- **Document segment**
Enter a Google search for brick-laying robots, and you will be inundated with videos about mechanical masons with nifty names like SAM or Hadrian X.
The same goes for drywall-hanging robots, including one dubbed “Canvas.”
There are also innumerable pilot programs and demonstration projects taking place deploying various construction robotic assistants at jobsites across the globe.
Is construction robotics finally ready to assume a significant role on jobsites—akin to what has happened in manufacturing, where automation has become a transformative force that has eliminated countless jobs?
Not so fast, according to experts on artificial intelligence (AI) in construction. First, there is the inherent complexity of construction work, which far exceeds the relatively simplicity of many manufacturing tasks.
Then there is the level of sophistication—or lack thereof—of construction AI today, with its reputation far exceeding its capabilities.
“A 2-year-old kid understands much more than a humanoid robot that is on the market today,” said Amir Behzadan, an associate professor at Texas A&M University in its construction science department.

- **Data segment**

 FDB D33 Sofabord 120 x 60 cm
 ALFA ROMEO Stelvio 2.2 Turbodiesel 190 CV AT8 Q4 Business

- **Using the information**
1/ What name does the construction robotics article give to the drywall-hanging robot?
2/ Pick up the construction robotics article after its last sentence and keep writing.

- **Answers in order**
1/ Canvas

2/
Construction is a different animal
The past few years have seen a major push to bring the construction industry up to par in its technology use with that of other industries, like manufacturing.
A 2017 report by management consulting firm McKinsey made waves in the industry when it detailed how far the construction sector had fallen behind others when it came to construction technology adoption.
While labor productivity rose 3.6% globally in manufacturing during the previous two decades and 2.8% for the world economy at large, in construction that number was a paltry 1% a year, the report found.
Robotics and automation have driven that big increase in productivity in factories around the world.
In construction, however, some tasks have proven more resistant to automation than others.
Grading for highway projects and other construction, for instance, has been an automation hit, with the ability to plot out the path for the machine ahead of time, eliminating operator error.
Another success has been 3D laser systems, which can scan buildings and land to create computer renderings, forgoing the need for teams of surveyors and architects painstakingly taking down measurements.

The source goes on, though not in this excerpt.